1) About this issue of TMR (LP)
2) More on Kadye Molodovski's "Der daytsh, yemakh shmoy" (LP)
3) "Nisht geshtoygn, nisht gegfloygn" revisited (LP)
4) A New Issue of _Khulyot_ (LP)
5) Books received (LP)
a. Latin American Yiddish anthology  b. New Neugroshchel anthology.

Date: 30 November 2003
From: Leonard Prager 
Subject:  In this issue:

_A warm friend, devoted family man, dedicated teacher and genial colleague,
Irving Saposnik must also be honored and remembered for his contribution to
Yiddish studies both as gripping instructor and as insightful critic.  Fully
engaged while Professor at the center of Jewish Studies at the University of
Wisconsin and Director of the university's Hillel House, he also wrote
imaginative and lively essays in the field of Yiddish studies.  [See his
recent "A Canticle for Isaac: A _Kaddish_ for Bashevis" (in _The Hidden Isaac
Bashevis Singer_ edited by Seth Wolitz) and "A Tale of an Umbrella: Isaac
Bashevis Singer, Woody Allen and Their New York Stories" (in _Isaac Bashevis
Singer: His Work and His World_, edited by Hugh Denman)].  His acute knowledge
of  the American cultural scene enriched his understanding of modern Yiddish
writers, particulary Isaac Bashevis Singer, with whose works he was intimately
involved for many years.
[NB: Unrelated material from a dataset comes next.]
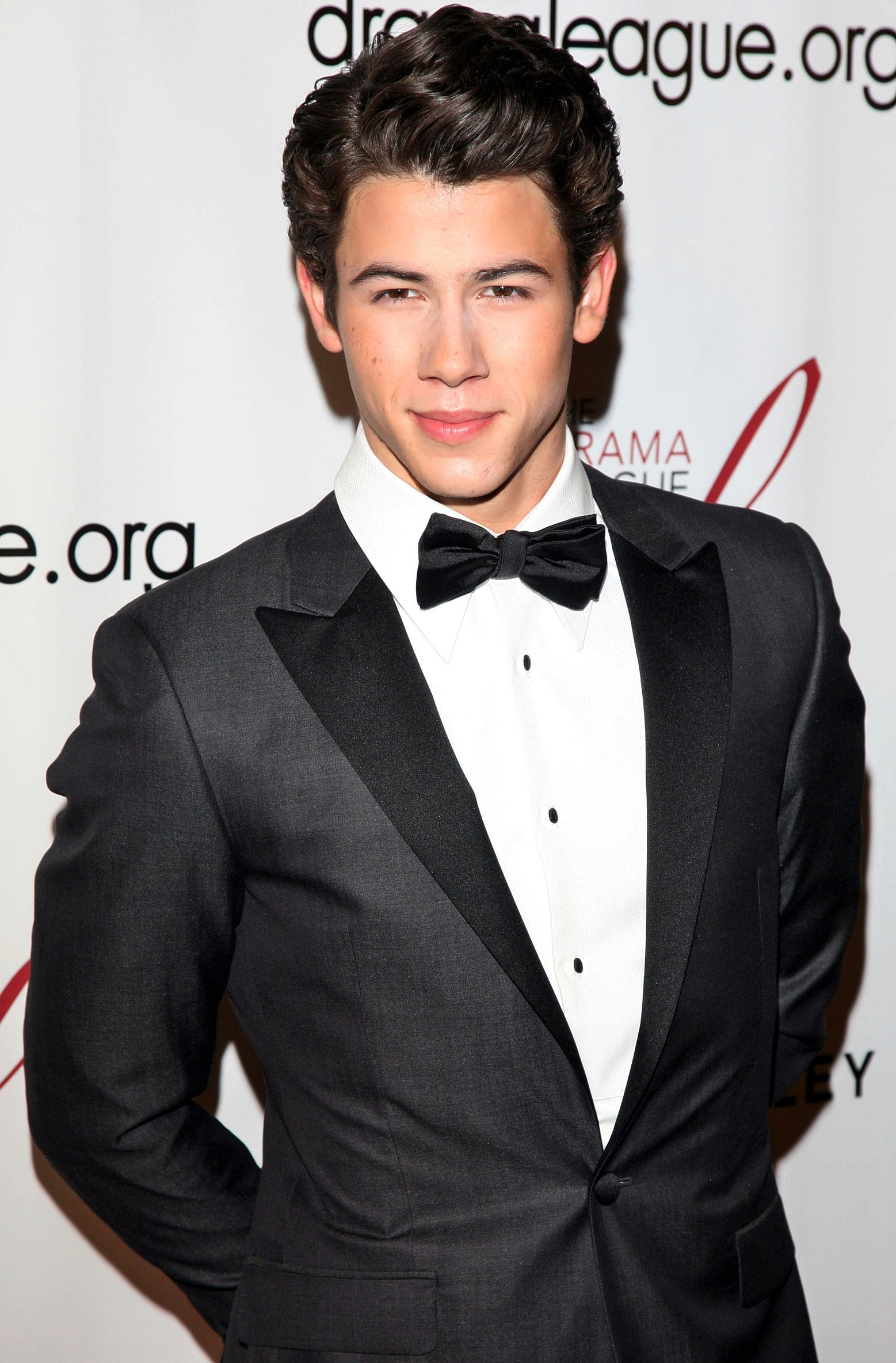 Description Nick Jonas - 2012 Drama League Benefit Gala-2 jpgNick Jonas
Lovers of Yiddish bow their heads...

_The Table of Contents is given here of Volume 8 of _Khulyot_ (also spelled
_Chulyot_), which is in press and which should reach subscribers by the end of
the year.  _Khulyot_ is the only Hebrew-language journal devoted to Yiddish
studies and each issue includes a number of Yiddish-langauge texts in addition
to essays and translations in Hebrew. Permission forms for fulltext electronic
publication are being sent to all _Khulyot_ authors asking that they sign
these forms for each essay they have contributed.  Fulltext access to
_Khulyot_ throughout the internet will increase its range of usefulness.

Date: 30 November 2003
From: Leonard Prager 

Subject:  More on Kadye Molodovski's "Der daytsh, yemakh shmoy" [see TMR

A reader has reminded me of Sholem-Aleykhem's story "Der Daytsh" in
which the teller ends up cursing "the daytsh" who has been a paying
guest in his home and asks if I "think it possible that Kadye Molodovski
may be playing off the Sholem-Aleykhem story in her title?"  He also
points out that "yimakh shmam has a biblical source:  Psalms 109:13."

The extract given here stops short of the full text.